## Document extract
__________
I attended an interesting presentation today, where a problem of APQ was presented. As I understood the presentation, it is challenging to effectively implement APQ without over penalizing the more urgent classes. Using a healthcare example, it would mean an emergency department choosing a CTAS 5 patient (lowest acuity/urgency) with too short of an extra wait over a CTAS 4 patient. While I followed the concerns with standard APQ, I saw new challenges created with the proposed solution.
The presentation demonstrates delaying the accumulation for lower priority groups until a determined period has concluded. I see several related challenges:
- If another lower priority patient arrives within the delay window, the priority alone would not be enough to sort/prioritize. We would have to include arrival order to sort, or wait until one began to accumulate.
- This is only a problem if they end up at the front of the queue before accumulating.
- This is further exacerbated by increasing numbers of categories. Would each group get a progressively longer delay? Then we could be faced with many, all in the case of no arrivals of top priority, zero priority patients.
- CTAS 1-5
- The solution requires an extra complication of tracking time before accumulation.
__________
[Stored items]

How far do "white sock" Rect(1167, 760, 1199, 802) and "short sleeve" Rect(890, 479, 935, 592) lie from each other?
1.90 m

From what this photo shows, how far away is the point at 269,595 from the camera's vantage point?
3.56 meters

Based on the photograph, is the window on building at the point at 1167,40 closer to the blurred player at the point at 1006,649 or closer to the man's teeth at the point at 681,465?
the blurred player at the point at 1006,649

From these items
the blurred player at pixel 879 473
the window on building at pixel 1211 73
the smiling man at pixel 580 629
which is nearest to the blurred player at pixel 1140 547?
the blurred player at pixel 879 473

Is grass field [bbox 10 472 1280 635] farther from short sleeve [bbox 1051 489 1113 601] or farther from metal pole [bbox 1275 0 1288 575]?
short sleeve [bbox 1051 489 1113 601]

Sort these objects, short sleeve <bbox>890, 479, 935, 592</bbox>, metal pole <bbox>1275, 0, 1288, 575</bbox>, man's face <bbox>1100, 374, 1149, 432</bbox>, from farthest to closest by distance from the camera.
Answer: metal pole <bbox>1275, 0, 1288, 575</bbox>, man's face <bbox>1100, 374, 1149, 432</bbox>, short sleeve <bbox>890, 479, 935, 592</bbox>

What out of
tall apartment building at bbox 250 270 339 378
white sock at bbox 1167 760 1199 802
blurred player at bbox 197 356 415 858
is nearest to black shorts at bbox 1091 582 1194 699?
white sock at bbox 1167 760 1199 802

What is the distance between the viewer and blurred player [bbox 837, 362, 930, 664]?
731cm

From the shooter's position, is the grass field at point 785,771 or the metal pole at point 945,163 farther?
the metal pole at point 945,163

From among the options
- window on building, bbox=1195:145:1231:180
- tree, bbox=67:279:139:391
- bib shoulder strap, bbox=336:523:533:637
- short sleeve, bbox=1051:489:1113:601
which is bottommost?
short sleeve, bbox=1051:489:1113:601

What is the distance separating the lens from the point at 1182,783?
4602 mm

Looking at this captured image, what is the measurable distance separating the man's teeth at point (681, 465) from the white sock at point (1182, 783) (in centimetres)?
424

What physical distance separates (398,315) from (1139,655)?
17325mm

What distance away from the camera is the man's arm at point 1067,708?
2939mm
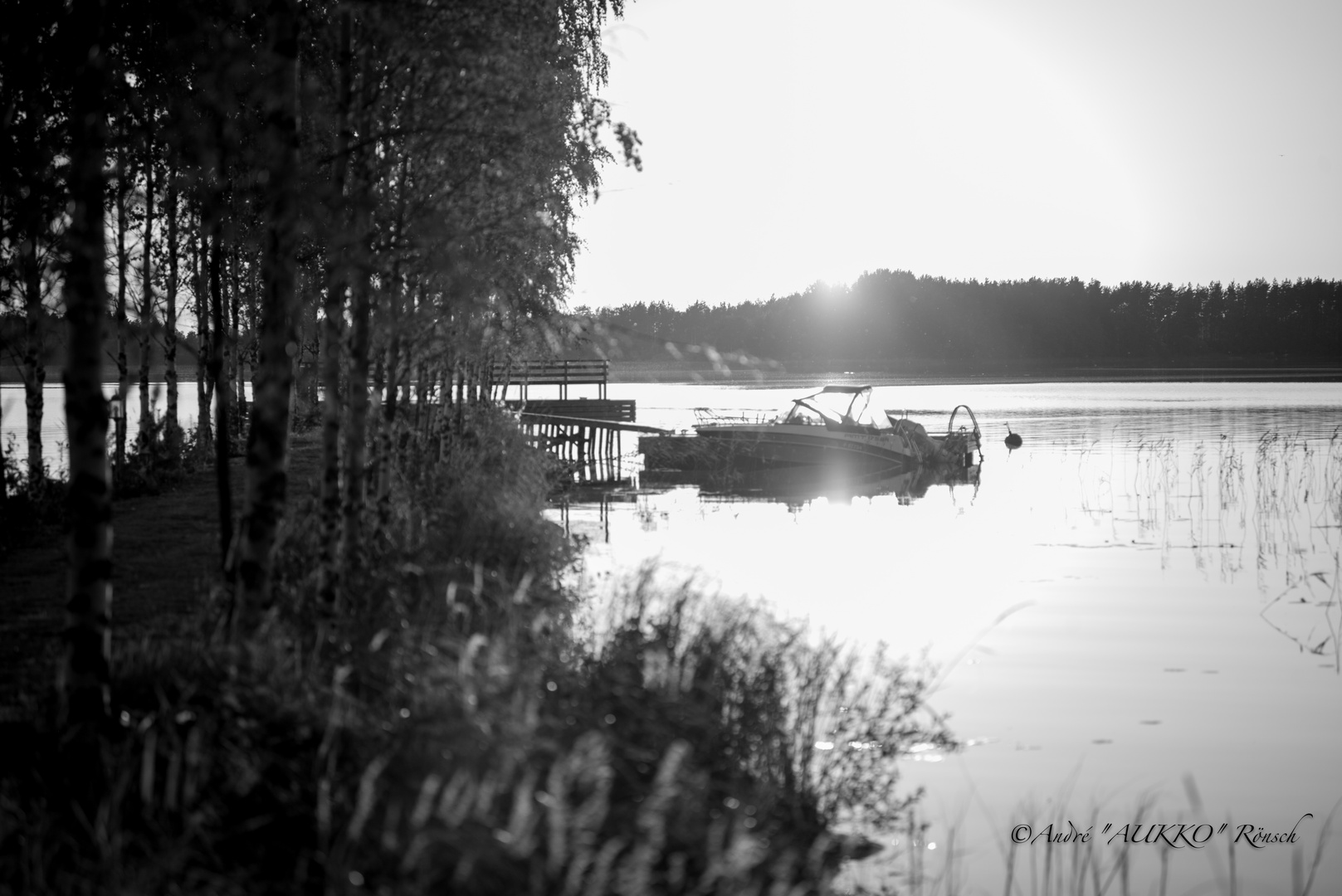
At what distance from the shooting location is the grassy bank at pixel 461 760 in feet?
14.4

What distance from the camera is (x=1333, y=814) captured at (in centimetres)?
802

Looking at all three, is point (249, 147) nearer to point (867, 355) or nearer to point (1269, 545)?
point (1269, 545)

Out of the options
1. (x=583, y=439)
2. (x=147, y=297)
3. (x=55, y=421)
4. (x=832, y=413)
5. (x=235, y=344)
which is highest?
(x=147, y=297)

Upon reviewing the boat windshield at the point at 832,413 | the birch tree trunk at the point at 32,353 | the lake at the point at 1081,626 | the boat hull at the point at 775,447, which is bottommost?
the lake at the point at 1081,626

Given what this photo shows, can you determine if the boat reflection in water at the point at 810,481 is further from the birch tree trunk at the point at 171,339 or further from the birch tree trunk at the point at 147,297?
the birch tree trunk at the point at 147,297

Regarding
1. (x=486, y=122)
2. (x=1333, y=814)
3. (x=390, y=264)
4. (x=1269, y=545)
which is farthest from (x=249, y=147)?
(x=1269, y=545)

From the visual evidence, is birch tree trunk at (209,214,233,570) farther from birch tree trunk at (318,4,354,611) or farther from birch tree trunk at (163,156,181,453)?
birch tree trunk at (163,156,181,453)

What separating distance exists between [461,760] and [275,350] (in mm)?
3909

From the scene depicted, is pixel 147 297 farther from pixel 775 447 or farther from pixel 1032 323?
pixel 1032 323

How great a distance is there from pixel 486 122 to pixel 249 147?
2766mm

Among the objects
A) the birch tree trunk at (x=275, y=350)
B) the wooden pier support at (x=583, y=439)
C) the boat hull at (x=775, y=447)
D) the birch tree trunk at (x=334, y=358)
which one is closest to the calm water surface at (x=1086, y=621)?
the birch tree trunk at (x=334, y=358)

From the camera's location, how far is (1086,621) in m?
14.2

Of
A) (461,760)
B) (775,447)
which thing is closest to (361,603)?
(461,760)

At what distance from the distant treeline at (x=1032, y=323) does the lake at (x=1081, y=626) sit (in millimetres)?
131590
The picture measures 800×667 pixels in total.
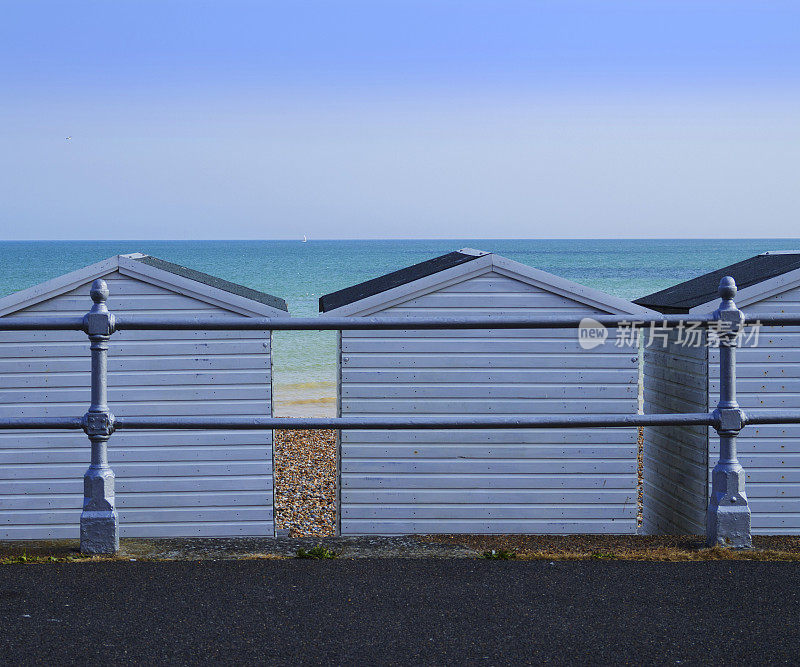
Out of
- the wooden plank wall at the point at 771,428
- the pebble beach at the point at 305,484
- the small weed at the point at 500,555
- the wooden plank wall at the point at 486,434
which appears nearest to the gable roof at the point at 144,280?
the wooden plank wall at the point at 486,434

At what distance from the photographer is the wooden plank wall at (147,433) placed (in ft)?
21.4

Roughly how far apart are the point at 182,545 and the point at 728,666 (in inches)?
92.0

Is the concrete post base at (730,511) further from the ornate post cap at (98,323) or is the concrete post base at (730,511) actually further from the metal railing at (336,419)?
the ornate post cap at (98,323)

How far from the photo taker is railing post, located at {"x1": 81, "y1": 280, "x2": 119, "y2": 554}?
12.8 ft

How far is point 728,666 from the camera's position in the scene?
2820mm

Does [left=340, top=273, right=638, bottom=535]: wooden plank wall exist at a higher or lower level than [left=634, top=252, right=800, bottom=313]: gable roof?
lower

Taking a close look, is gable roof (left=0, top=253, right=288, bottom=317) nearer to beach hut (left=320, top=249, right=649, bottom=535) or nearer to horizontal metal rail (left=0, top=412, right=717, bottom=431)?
beach hut (left=320, top=249, right=649, bottom=535)

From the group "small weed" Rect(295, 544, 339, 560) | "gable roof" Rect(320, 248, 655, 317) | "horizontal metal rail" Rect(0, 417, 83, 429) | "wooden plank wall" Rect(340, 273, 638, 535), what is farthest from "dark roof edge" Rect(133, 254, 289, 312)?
"small weed" Rect(295, 544, 339, 560)

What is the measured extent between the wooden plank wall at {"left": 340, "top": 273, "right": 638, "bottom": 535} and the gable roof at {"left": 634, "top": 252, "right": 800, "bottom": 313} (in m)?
0.72

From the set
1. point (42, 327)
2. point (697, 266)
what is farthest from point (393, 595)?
point (697, 266)

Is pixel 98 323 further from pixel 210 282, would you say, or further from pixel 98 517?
pixel 210 282

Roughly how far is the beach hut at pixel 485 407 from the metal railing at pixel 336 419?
235 centimetres

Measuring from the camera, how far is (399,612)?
3.25m

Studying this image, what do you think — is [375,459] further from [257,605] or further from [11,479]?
[257,605]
__________
## Work request A
List every bulleted line in the APQ note, in order.
## Work request B
Using the APQ note, answer these:
(i) What kind of patient is a CTAS 5 patient?
(ii) What does the presented solution delay for lower priority groups, and until when?
(iii) What extra complication does the solution require?
## Work request C
Copy the APQ note from "The presentation demonstrates" to "time before accumulation.".
None of this material is needed.

## Final answer A
- If another lower priority patient arrives within the delay window, the priority alone would not be enough to sort/prioritize. We would have to include arrival order to sort, or wait until one began to accumulate.
- This is only a problem if they end up at the front of the queue before accumulating.
- This is further exacerbated by increasing numbers of categories. Would each group get a progressively longer delay? Then we could be faced with many, all in the case of no arrivals of top priority, zero priority patients.
- CTAS 1-5
- The solution requires an extra complication of tracking time before accumulation.

## Final answer B
(i) The lowest acuity/urgency patient.
(ii) The accumulation, until a determined period has concluded.
(iii) Tracking time before accumulation.

## Final answer C
The presentation demonstrates delaying the accumulation for lower priority groups until a determined period has concluded. I see several related challenges:
- If another lower priority patient arrives within the delay window, the priority alone would not be enough to sort/prioritize. We would have to include arrival order to sort, or wait until one began to accumulate.
- This is only a problem if they end up at the front of the queue before accumulating.
- This is further exacerbated by increasing numbers of categories. Would each group get a progressively longer delay? Then we could be faced with many, all in the case of no arrivals of top priority, zero priority patients.
- CTAS 1-5
- The solution requires an extra complication of tracking time before accumulation.